Kat, an Atlanta native sober since May 22, 2010, tells a raw story shaped by epilepsy, a verbally abusive father, and a drinking career that escalated the moment she left home for Ole Miss. She describes getting her "PhD — party hard degree," being kicked out of school, dealing pot, and a three-year physically abusive college relationship that started when a boyfriend threw her across the room into a glass table. Back in Atlanta she found her tribe in the alcoholics and druggies, rented an apartment across the street from her favorite bar, and ran a Jaeger-beer-and-cocaine routine that ended in two DUIs inside five and a half months — the first at 0.191, hitting a tree head-on.

The last drinking night, May 21, 2010, is a string of blackouts: a pool, a cocaine run where her dealer told her she looked like shit, hitting a curb while driving, a passed-out friend helping her change a tire in front of a bar. The next morning she said yes to a meeting and landed at Complete Abandon. She met her sponsor there and met Frank, whom her first sponsor introduced simply as "dad" — Kat called him dad for months before she learned his real name.

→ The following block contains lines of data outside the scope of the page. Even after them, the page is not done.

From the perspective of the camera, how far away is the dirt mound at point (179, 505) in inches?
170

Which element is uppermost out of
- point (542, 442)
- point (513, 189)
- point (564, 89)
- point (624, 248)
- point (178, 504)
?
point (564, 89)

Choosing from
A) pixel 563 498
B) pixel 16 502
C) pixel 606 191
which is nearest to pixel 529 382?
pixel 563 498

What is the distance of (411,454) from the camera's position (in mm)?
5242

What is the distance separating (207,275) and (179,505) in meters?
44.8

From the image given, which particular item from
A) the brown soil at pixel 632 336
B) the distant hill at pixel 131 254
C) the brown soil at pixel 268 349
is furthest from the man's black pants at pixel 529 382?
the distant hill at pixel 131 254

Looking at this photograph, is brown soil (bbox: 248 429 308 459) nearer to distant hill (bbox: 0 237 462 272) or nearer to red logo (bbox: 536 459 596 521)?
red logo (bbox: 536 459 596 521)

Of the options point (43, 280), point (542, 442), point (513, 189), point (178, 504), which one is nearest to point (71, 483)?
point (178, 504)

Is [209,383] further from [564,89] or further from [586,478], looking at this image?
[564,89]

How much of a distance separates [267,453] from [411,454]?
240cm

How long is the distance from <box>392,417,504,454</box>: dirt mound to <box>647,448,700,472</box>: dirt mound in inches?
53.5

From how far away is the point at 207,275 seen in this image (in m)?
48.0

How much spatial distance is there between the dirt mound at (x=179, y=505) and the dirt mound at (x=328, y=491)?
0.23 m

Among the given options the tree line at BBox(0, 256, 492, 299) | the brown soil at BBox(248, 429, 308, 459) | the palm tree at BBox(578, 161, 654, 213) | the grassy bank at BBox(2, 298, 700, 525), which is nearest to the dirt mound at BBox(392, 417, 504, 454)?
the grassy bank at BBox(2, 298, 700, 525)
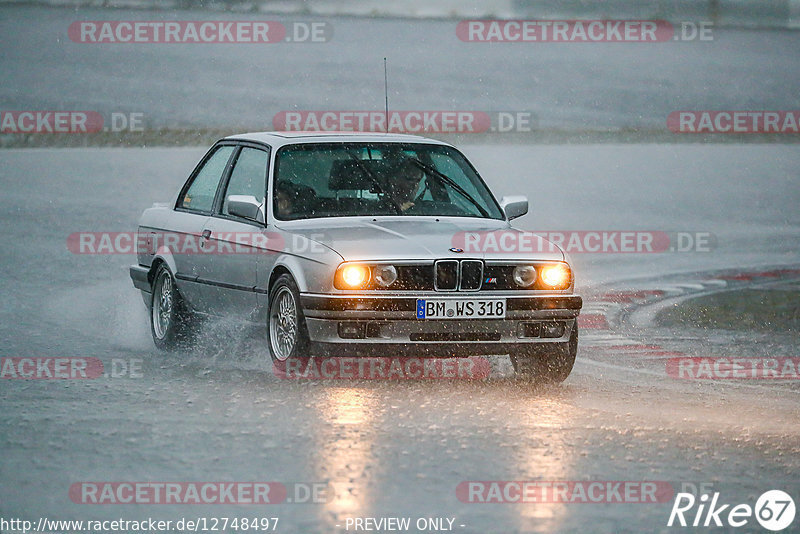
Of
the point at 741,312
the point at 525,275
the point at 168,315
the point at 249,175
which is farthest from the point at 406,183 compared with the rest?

At roughly four years and nine months sober, she talks about the slow build of a life: first apartment by herself sober, first car in her own name, a job where she might move up to account manager, restarting the Night Owls 11pm Saturday meeting at her sponsor's quiet suggestion, serving as entertainment director at Biscayne. Her best friend Gina died of cancer and Kat held her hand at the end. She got tattoos in her mom's and brother's handwriting — "beautiful and brave," "loved and survivor."

The spiritual arc is explicit: she came in hating God for making her epileptic and for the father who punched holes in the door beside her head. Today she calls her Higher Power God, credits Him with the wrecks and seizures she walked away from, and says plainly she would not be alive without AA. Sobriety, she warns, is not sunshine and puppy dogs — it's showing up, paying rent on $61, and letting the women who love her text until she answers.